We learn best what we can. Nature endows us with certain talents and abilities that facilitate specific learning, and the educational system should be offering the opportunity for all to develop those gifts.

Our performance and creativity would greatly improve if we could feel comfortable and confident doing what we’re doing.

The world is becoming knowledge intensive

I agree with late management guru Peter Drucker who has said, “From now on, the key is knowledge. The world is becoming not labor intensive, not material intensive, not energy intensive, but knowledge intensive.”

But you instinctively know that. You urge your child to get a high school diploma and then attend college because you are confident that he or she will find better job opportunities if they have an education.

You also know that when you’re looking for a job, your personal value to any employer depends on your experience and training, in other words, on your knowledge.

But high-stake testing, that pushes students to devour and memorize content because college admission is contingent to SAT scores and grade point average (GPA) is not helping.

Are educators aware of the level of anxiety these tests create? Of the possible relationship between tests, fear of failure and aversion to school?

A child is by nature an explorer

Babies first explore the world by putting things within reach on their mouth. Then they crawl away and continue exploring by grabbing objects from the floor, they taste them, bang them, throw them trying to understand what they are about.

Infants learn to sit and stand up by a repetitive process of trial and error. Testing behaviors that give them –hopefully- what they want mark their interactions with people.

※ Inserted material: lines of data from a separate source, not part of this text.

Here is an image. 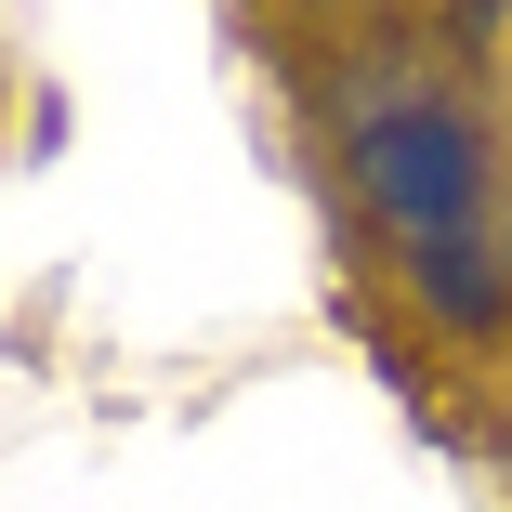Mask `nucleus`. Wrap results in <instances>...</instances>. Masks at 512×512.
<instances>
[{
	"instance_id": "f257e3e1",
	"label": "nucleus",
	"mask_w": 512,
	"mask_h": 512,
	"mask_svg": "<svg viewBox=\"0 0 512 512\" xmlns=\"http://www.w3.org/2000/svg\"><path fill=\"white\" fill-rule=\"evenodd\" d=\"M355 184L407 250H460L486 237V145L460 106H368L355 119Z\"/></svg>"
}]
</instances>
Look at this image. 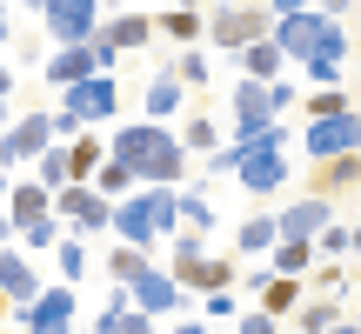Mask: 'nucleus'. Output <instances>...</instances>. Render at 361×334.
<instances>
[{
  "instance_id": "f3484780",
  "label": "nucleus",
  "mask_w": 361,
  "mask_h": 334,
  "mask_svg": "<svg viewBox=\"0 0 361 334\" xmlns=\"http://www.w3.org/2000/svg\"><path fill=\"white\" fill-rule=\"evenodd\" d=\"M274 241H281L274 221H247V228H241V247H274Z\"/></svg>"
},
{
  "instance_id": "bb28decb",
  "label": "nucleus",
  "mask_w": 361,
  "mask_h": 334,
  "mask_svg": "<svg viewBox=\"0 0 361 334\" xmlns=\"http://www.w3.org/2000/svg\"><path fill=\"white\" fill-rule=\"evenodd\" d=\"M34 7H40V0H34Z\"/></svg>"
},
{
  "instance_id": "6ab92c4d",
  "label": "nucleus",
  "mask_w": 361,
  "mask_h": 334,
  "mask_svg": "<svg viewBox=\"0 0 361 334\" xmlns=\"http://www.w3.org/2000/svg\"><path fill=\"white\" fill-rule=\"evenodd\" d=\"M128 180H134V167H128V161H107V167H101V187H107V194H121Z\"/></svg>"
},
{
  "instance_id": "dca6fc26",
  "label": "nucleus",
  "mask_w": 361,
  "mask_h": 334,
  "mask_svg": "<svg viewBox=\"0 0 361 334\" xmlns=\"http://www.w3.org/2000/svg\"><path fill=\"white\" fill-rule=\"evenodd\" d=\"M141 274H147L141 247H121V254H114V281H141Z\"/></svg>"
},
{
  "instance_id": "1a4fd4ad",
  "label": "nucleus",
  "mask_w": 361,
  "mask_h": 334,
  "mask_svg": "<svg viewBox=\"0 0 361 334\" xmlns=\"http://www.w3.org/2000/svg\"><path fill=\"white\" fill-rule=\"evenodd\" d=\"M147 34H154V20H141V13H121V20H101V27H94V40H101V47H141V40Z\"/></svg>"
},
{
  "instance_id": "9b49d317",
  "label": "nucleus",
  "mask_w": 361,
  "mask_h": 334,
  "mask_svg": "<svg viewBox=\"0 0 361 334\" xmlns=\"http://www.w3.org/2000/svg\"><path fill=\"white\" fill-rule=\"evenodd\" d=\"M261 308H268V314H295V308H301L295 274H281V281H261Z\"/></svg>"
},
{
  "instance_id": "412c9836",
  "label": "nucleus",
  "mask_w": 361,
  "mask_h": 334,
  "mask_svg": "<svg viewBox=\"0 0 361 334\" xmlns=\"http://www.w3.org/2000/svg\"><path fill=\"white\" fill-rule=\"evenodd\" d=\"M241 334H274V321H268V314H247V328Z\"/></svg>"
},
{
  "instance_id": "b1692460",
  "label": "nucleus",
  "mask_w": 361,
  "mask_h": 334,
  "mask_svg": "<svg viewBox=\"0 0 361 334\" xmlns=\"http://www.w3.org/2000/svg\"><path fill=\"white\" fill-rule=\"evenodd\" d=\"M328 334H355V328H328Z\"/></svg>"
},
{
  "instance_id": "7ed1b4c3",
  "label": "nucleus",
  "mask_w": 361,
  "mask_h": 334,
  "mask_svg": "<svg viewBox=\"0 0 361 334\" xmlns=\"http://www.w3.org/2000/svg\"><path fill=\"white\" fill-rule=\"evenodd\" d=\"M308 154L335 161V154H361V114H328L308 128Z\"/></svg>"
},
{
  "instance_id": "a878e982",
  "label": "nucleus",
  "mask_w": 361,
  "mask_h": 334,
  "mask_svg": "<svg viewBox=\"0 0 361 334\" xmlns=\"http://www.w3.org/2000/svg\"><path fill=\"white\" fill-rule=\"evenodd\" d=\"M328 7H341V0H328Z\"/></svg>"
},
{
  "instance_id": "4be33fe9",
  "label": "nucleus",
  "mask_w": 361,
  "mask_h": 334,
  "mask_svg": "<svg viewBox=\"0 0 361 334\" xmlns=\"http://www.w3.org/2000/svg\"><path fill=\"white\" fill-rule=\"evenodd\" d=\"M301 7H308V0H274V13H301Z\"/></svg>"
},
{
  "instance_id": "f03ea898",
  "label": "nucleus",
  "mask_w": 361,
  "mask_h": 334,
  "mask_svg": "<svg viewBox=\"0 0 361 334\" xmlns=\"http://www.w3.org/2000/svg\"><path fill=\"white\" fill-rule=\"evenodd\" d=\"M40 20H47V34L61 47H80L101 27V0H40Z\"/></svg>"
},
{
  "instance_id": "4468645a",
  "label": "nucleus",
  "mask_w": 361,
  "mask_h": 334,
  "mask_svg": "<svg viewBox=\"0 0 361 334\" xmlns=\"http://www.w3.org/2000/svg\"><path fill=\"white\" fill-rule=\"evenodd\" d=\"M274 268H281V274H295V281H301V274L314 268V254H308V241H281V254H274Z\"/></svg>"
},
{
  "instance_id": "f8f14e48",
  "label": "nucleus",
  "mask_w": 361,
  "mask_h": 334,
  "mask_svg": "<svg viewBox=\"0 0 361 334\" xmlns=\"http://www.w3.org/2000/svg\"><path fill=\"white\" fill-rule=\"evenodd\" d=\"M241 67H247L255 80H268L274 67H281V47H274V40H247V47H241Z\"/></svg>"
},
{
  "instance_id": "a211bd4d",
  "label": "nucleus",
  "mask_w": 361,
  "mask_h": 334,
  "mask_svg": "<svg viewBox=\"0 0 361 334\" xmlns=\"http://www.w3.org/2000/svg\"><path fill=\"white\" fill-rule=\"evenodd\" d=\"M328 114H348V101H341V94H314V101H308V120H328Z\"/></svg>"
},
{
  "instance_id": "423d86ee",
  "label": "nucleus",
  "mask_w": 361,
  "mask_h": 334,
  "mask_svg": "<svg viewBox=\"0 0 361 334\" xmlns=\"http://www.w3.org/2000/svg\"><path fill=\"white\" fill-rule=\"evenodd\" d=\"M274 228H281V241H308V234H322V228H328V194H308V201H295L281 221H274Z\"/></svg>"
},
{
  "instance_id": "ddd939ff",
  "label": "nucleus",
  "mask_w": 361,
  "mask_h": 334,
  "mask_svg": "<svg viewBox=\"0 0 361 334\" xmlns=\"http://www.w3.org/2000/svg\"><path fill=\"white\" fill-rule=\"evenodd\" d=\"M174 107H180V80L161 74L154 87H147V114H174Z\"/></svg>"
},
{
  "instance_id": "20e7f679",
  "label": "nucleus",
  "mask_w": 361,
  "mask_h": 334,
  "mask_svg": "<svg viewBox=\"0 0 361 334\" xmlns=\"http://www.w3.org/2000/svg\"><path fill=\"white\" fill-rule=\"evenodd\" d=\"M107 107H114V80H107V74H87V80L67 87V114H74V120H101Z\"/></svg>"
},
{
  "instance_id": "0eeeda50",
  "label": "nucleus",
  "mask_w": 361,
  "mask_h": 334,
  "mask_svg": "<svg viewBox=\"0 0 361 334\" xmlns=\"http://www.w3.org/2000/svg\"><path fill=\"white\" fill-rule=\"evenodd\" d=\"M67 314H74V295H67V287H47L34 308H20V321L34 328V334H61V328H67Z\"/></svg>"
},
{
  "instance_id": "f257e3e1",
  "label": "nucleus",
  "mask_w": 361,
  "mask_h": 334,
  "mask_svg": "<svg viewBox=\"0 0 361 334\" xmlns=\"http://www.w3.org/2000/svg\"><path fill=\"white\" fill-rule=\"evenodd\" d=\"M114 161H128L134 174H147L154 187H168V180H180V141H168L161 128H121L114 134Z\"/></svg>"
},
{
  "instance_id": "6e6552de",
  "label": "nucleus",
  "mask_w": 361,
  "mask_h": 334,
  "mask_svg": "<svg viewBox=\"0 0 361 334\" xmlns=\"http://www.w3.org/2000/svg\"><path fill=\"white\" fill-rule=\"evenodd\" d=\"M128 287H134V301H141V314H168L180 301V281L174 274H154V268H147L141 281H128Z\"/></svg>"
},
{
  "instance_id": "9d476101",
  "label": "nucleus",
  "mask_w": 361,
  "mask_h": 334,
  "mask_svg": "<svg viewBox=\"0 0 361 334\" xmlns=\"http://www.w3.org/2000/svg\"><path fill=\"white\" fill-rule=\"evenodd\" d=\"M34 268H27L20 254H0V301H34Z\"/></svg>"
},
{
  "instance_id": "2eb2a0df",
  "label": "nucleus",
  "mask_w": 361,
  "mask_h": 334,
  "mask_svg": "<svg viewBox=\"0 0 361 334\" xmlns=\"http://www.w3.org/2000/svg\"><path fill=\"white\" fill-rule=\"evenodd\" d=\"M161 34H174V40H194V34H201V13H194V7L168 13V20H161Z\"/></svg>"
},
{
  "instance_id": "393cba45",
  "label": "nucleus",
  "mask_w": 361,
  "mask_h": 334,
  "mask_svg": "<svg viewBox=\"0 0 361 334\" xmlns=\"http://www.w3.org/2000/svg\"><path fill=\"white\" fill-rule=\"evenodd\" d=\"M0 34H7V13H0Z\"/></svg>"
},
{
  "instance_id": "5701e85b",
  "label": "nucleus",
  "mask_w": 361,
  "mask_h": 334,
  "mask_svg": "<svg viewBox=\"0 0 361 334\" xmlns=\"http://www.w3.org/2000/svg\"><path fill=\"white\" fill-rule=\"evenodd\" d=\"M180 334H207V328H194V321H188V328H180Z\"/></svg>"
},
{
  "instance_id": "39448f33",
  "label": "nucleus",
  "mask_w": 361,
  "mask_h": 334,
  "mask_svg": "<svg viewBox=\"0 0 361 334\" xmlns=\"http://www.w3.org/2000/svg\"><path fill=\"white\" fill-rule=\"evenodd\" d=\"M261 27L268 20H261L255 7H221L214 20H207V34H214L221 47H247V40H261Z\"/></svg>"
},
{
  "instance_id": "aec40b11",
  "label": "nucleus",
  "mask_w": 361,
  "mask_h": 334,
  "mask_svg": "<svg viewBox=\"0 0 361 334\" xmlns=\"http://www.w3.org/2000/svg\"><path fill=\"white\" fill-rule=\"evenodd\" d=\"M188 147H214V128L207 120H188Z\"/></svg>"
}]
</instances>
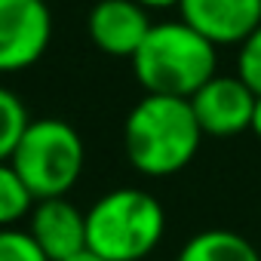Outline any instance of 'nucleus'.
Returning a JSON list of instances; mask_svg holds the SVG:
<instances>
[{
  "mask_svg": "<svg viewBox=\"0 0 261 261\" xmlns=\"http://www.w3.org/2000/svg\"><path fill=\"white\" fill-rule=\"evenodd\" d=\"M255 92L240 80L227 74H215L209 83H203L188 101L194 108V117L203 129V136L230 139L249 129L252 111H255Z\"/></svg>",
  "mask_w": 261,
  "mask_h": 261,
  "instance_id": "423d86ee",
  "label": "nucleus"
},
{
  "mask_svg": "<svg viewBox=\"0 0 261 261\" xmlns=\"http://www.w3.org/2000/svg\"><path fill=\"white\" fill-rule=\"evenodd\" d=\"M37 197L13 169V163H0V227H16V221L28 218Z\"/></svg>",
  "mask_w": 261,
  "mask_h": 261,
  "instance_id": "9b49d317",
  "label": "nucleus"
},
{
  "mask_svg": "<svg viewBox=\"0 0 261 261\" xmlns=\"http://www.w3.org/2000/svg\"><path fill=\"white\" fill-rule=\"evenodd\" d=\"M181 22L215 46L243 43L261 25V0H181Z\"/></svg>",
  "mask_w": 261,
  "mask_h": 261,
  "instance_id": "6e6552de",
  "label": "nucleus"
},
{
  "mask_svg": "<svg viewBox=\"0 0 261 261\" xmlns=\"http://www.w3.org/2000/svg\"><path fill=\"white\" fill-rule=\"evenodd\" d=\"M28 233L49 261H68L86 252V212L65 197L37 200L28 215Z\"/></svg>",
  "mask_w": 261,
  "mask_h": 261,
  "instance_id": "1a4fd4ad",
  "label": "nucleus"
},
{
  "mask_svg": "<svg viewBox=\"0 0 261 261\" xmlns=\"http://www.w3.org/2000/svg\"><path fill=\"white\" fill-rule=\"evenodd\" d=\"M237 77L255 92L261 95V25L240 43V56H237Z\"/></svg>",
  "mask_w": 261,
  "mask_h": 261,
  "instance_id": "4468645a",
  "label": "nucleus"
},
{
  "mask_svg": "<svg viewBox=\"0 0 261 261\" xmlns=\"http://www.w3.org/2000/svg\"><path fill=\"white\" fill-rule=\"evenodd\" d=\"M28 126H31V114H28L25 101L13 89L0 86V163L13 160Z\"/></svg>",
  "mask_w": 261,
  "mask_h": 261,
  "instance_id": "f8f14e48",
  "label": "nucleus"
},
{
  "mask_svg": "<svg viewBox=\"0 0 261 261\" xmlns=\"http://www.w3.org/2000/svg\"><path fill=\"white\" fill-rule=\"evenodd\" d=\"M68 261H105V258H101V255H95V252H89V249H86V252H80V255H74V258H68Z\"/></svg>",
  "mask_w": 261,
  "mask_h": 261,
  "instance_id": "f3484780",
  "label": "nucleus"
},
{
  "mask_svg": "<svg viewBox=\"0 0 261 261\" xmlns=\"http://www.w3.org/2000/svg\"><path fill=\"white\" fill-rule=\"evenodd\" d=\"M175 261H261V255L246 237L224 227H212L194 233L181 246Z\"/></svg>",
  "mask_w": 261,
  "mask_h": 261,
  "instance_id": "9d476101",
  "label": "nucleus"
},
{
  "mask_svg": "<svg viewBox=\"0 0 261 261\" xmlns=\"http://www.w3.org/2000/svg\"><path fill=\"white\" fill-rule=\"evenodd\" d=\"M203 129L194 117L188 98L151 95L126 114L123 123V151L142 175L166 178L181 172L200 151Z\"/></svg>",
  "mask_w": 261,
  "mask_h": 261,
  "instance_id": "f257e3e1",
  "label": "nucleus"
},
{
  "mask_svg": "<svg viewBox=\"0 0 261 261\" xmlns=\"http://www.w3.org/2000/svg\"><path fill=\"white\" fill-rule=\"evenodd\" d=\"M249 133H255L261 139V95L255 98V111H252V123H249Z\"/></svg>",
  "mask_w": 261,
  "mask_h": 261,
  "instance_id": "dca6fc26",
  "label": "nucleus"
},
{
  "mask_svg": "<svg viewBox=\"0 0 261 261\" xmlns=\"http://www.w3.org/2000/svg\"><path fill=\"white\" fill-rule=\"evenodd\" d=\"M53 40L46 0H0V74L37 65Z\"/></svg>",
  "mask_w": 261,
  "mask_h": 261,
  "instance_id": "39448f33",
  "label": "nucleus"
},
{
  "mask_svg": "<svg viewBox=\"0 0 261 261\" xmlns=\"http://www.w3.org/2000/svg\"><path fill=\"white\" fill-rule=\"evenodd\" d=\"M166 233V212L157 197L139 188L101 194L86 212V249L105 261H142Z\"/></svg>",
  "mask_w": 261,
  "mask_h": 261,
  "instance_id": "7ed1b4c3",
  "label": "nucleus"
},
{
  "mask_svg": "<svg viewBox=\"0 0 261 261\" xmlns=\"http://www.w3.org/2000/svg\"><path fill=\"white\" fill-rule=\"evenodd\" d=\"M0 261H49V258L28 230L0 227Z\"/></svg>",
  "mask_w": 261,
  "mask_h": 261,
  "instance_id": "ddd939ff",
  "label": "nucleus"
},
{
  "mask_svg": "<svg viewBox=\"0 0 261 261\" xmlns=\"http://www.w3.org/2000/svg\"><path fill=\"white\" fill-rule=\"evenodd\" d=\"M136 4L145 10H169V7H178L181 0H136Z\"/></svg>",
  "mask_w": 261,
  "mask_h": 261,
  "instance_id": "2eb2a0df",
  "label": "nucleus"
},
{
  "mask_svg": "<svg viewBox=\"0 0 261 261\" xmlns=\"http://www.w3.org/2000/svg\"><path fill=\"white\" fill-rule=\"evenodd\" d=\"M89 40L98 53L114 59H133L151 31L148 10L136 0H98L86 19Z\"/></svg>",
  "mask_w": 261,
  "mask_h": 261,
  "instance_id": "0eeeda50",
  "label": "nucleus"
},
{
  "mask_svg": "<svg viewBox=\"0 0 261 261\" xmlns=\"http://www.w3.org/2000/svg\"><path fill=\"white\" fill-rule=\"evenodd\" d=\"M215 43L194 31L188 22L151 25L148 37L133 56L136 80L151 95L191 98L203 83L215 77Z\"/></svg>",
  "mask_w": 261,
  "mask_h": 261,
  "instance_id": "f03ea898",
  "label": "nucleus"
},
{
  "mask_svg": "<svg viewBox=\"0 0 261 261\" xmlns=\"http://www.w3.org/2000/svg\"><path fill=\"white\" fill-rule=\"evenodd\" d=\"M10 163L37 200L65 197L83 172L86 148L68 120L40 117L31 120V126L25 129Z\"/></svg>",
  "mask_w": 261,
  "mask_h": 261,
  "instance_id": "20e7f679",
  "label": "nucleus"
}]
</instances>
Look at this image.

I believe we are to blame for spoiling the natural tendency of the child to explore the environment and learn from it.

We hush them down

With few exceptions, the three-year-old kid’s exciting whys from cute turn into a nuisance (‘cause we’re busy talking about “more important matters”) and we soon get tired of answering the endless stream of questions. We hush them down.

Then we go and nanny them with cartoons that start modulating their behavior (‘cause we’re busy doing “more important things”). And when they go to school, we basically tie them to the chair and demand focused attention.

Their particular interests are deemed a distraction in the class. We forget that all roads lead to Rome.

Curiosity could lead to learning opportunities

I once pictured a school where the kindergarten teacher would be wise enough to allow the child to run after the colorful butterfly strayed in the classroom.

Then the teacher could use the butterfly as a nice excuse to explain forms and colors, proportions, aerodynamics, gravity and symmetry (among other basic math and physics principles) in a natural and understandable way. And she could ask the children to make a drawing of the insect so that they could learn to express and represent the world in which they live.

But unfortunately our teachers are usually more concerned about complying with the school’s curriculum and methodologies that are mostly based on millenary scholastic theories. It’s not their fault; it’s a matter of survival for them too. In my experience innovative teachers who follow their instinct end up clashing with the system and losing their jobs.

Never before the ability to learn has been so important for people to survive in our increasingly complex, brain-based and technological economy. I don’t think that our society can be up to the challenge without seriously reforming education.